Making matters worse, many of the people trying to coordinate resources had lost their home or cell phone or computer or car in the fire. “There was no real clarity on what options were available,” said Tom Tenorio, the executive director of the Community Action Agency of Butte County. A person he works with had become homeless, he said. “She was advised to get a Small Business Administration loan,” he said. “And she was wondering: ‘Why on earth would I want to get an SBA loan?’”
Income determined who stayed and who left, in part. “People who were able to leave, many of them are gone,” said Audrey Denney, an expert on agriculture and education and a recent congressional candidate now helping with the recovery effort. Research from prior disasters has shown that, as a general point, this is what happens: After a disaster, the rich leave and the poor remain. Poverty rates climb by “one percentage point in areas hit by super-severe disasters,” one recent study found. “That suggests that people who aren’t poor are migrating out or that people who are poor are migrating in.”

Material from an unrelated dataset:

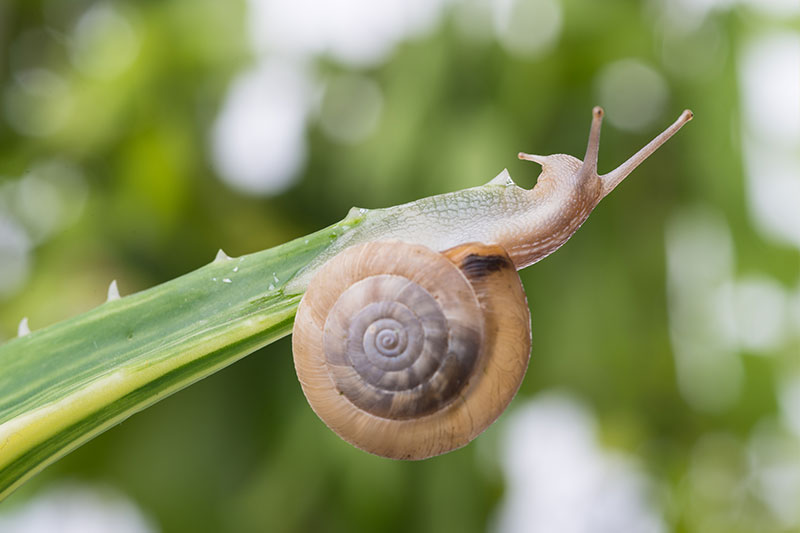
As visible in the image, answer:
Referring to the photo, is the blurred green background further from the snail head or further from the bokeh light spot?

For many of those staying, life gets harder, with fewer jobs and increased expenses. For renters and the unstably housed in Paradise and Chico, the fire has given way to a dire housing crisis, with spiked rents, no vacancies, and surging demand. “I’ve lived in the same rental house for years,” Denney said. “My 90-year-old landlord who lives in Sacramento called me yesterday and said, ‘I’m getting the house appraised to sell.’” She said that she might have to try to live with friends, or potentially move away from the area.
The poor have been the hardest hit. Two months after the disaster, there are still hundreds living in shelters. “We have people who are trickling down into the ranks of the homeless,” said Laura Cootsona, the executive director of the Jesus Center, a homeless shelter in Chico. “We’re already a relatively low-cost area in California terms, and there’s nowhere for them to go. Most of the surrounding areas also have housing challenges and inadequate housing for the poor.”
At a national level, research shows that government aid might widen wealth inequality in the wake of disasters, by helping the well-off more than the poor. “The more FEMA aid a county receives, the more unequal wealth becomes between more and less advantaged residents, holding all else constant, including local hazard damages,” the researchers Junia Howell and James Elliott recently found.
Disasters also in some ways increase the inequality between communities, not just within them. Richer communities have more philanthropic dollars at the ready, for instance, and stronger tax bases to finance rebuilding. “The community itself—this rural community, this lower-income community, with a lot of retired folks—is going to have to pick up a lot of the slack,” said Benson-Valavanis, talking about Paradise and Chico. “A lot of the need is going to be met by our local nonprofits and philanthropy. That’s a daunting realization when, of course, none of us were prepared for a disaster of this magnitude.”
At an international level, the effect is perhaps strongest and clearest. Lower-income countries are more vulnerable to climate-change-linked natural disasters, less capable of mitigating the fatal effects of such disasters, and more likely to have their growth paths damaged by such disasters.
It need not be so—particularly not in the United States. Legislators could rework federal disaster aid to ensure that more assistance goes to low-income families and communities. They could help make communities more resilient to climate change, which would act as a powerful kind of stimulus, and might make the poor less vulnerable to begin with. And they could exert themselves to reduce income inequality to prevent yet more extreme stratification as climate change takes hold. For now, though, disasters remain a potent force of polarization, sorting the haves from the have-nots.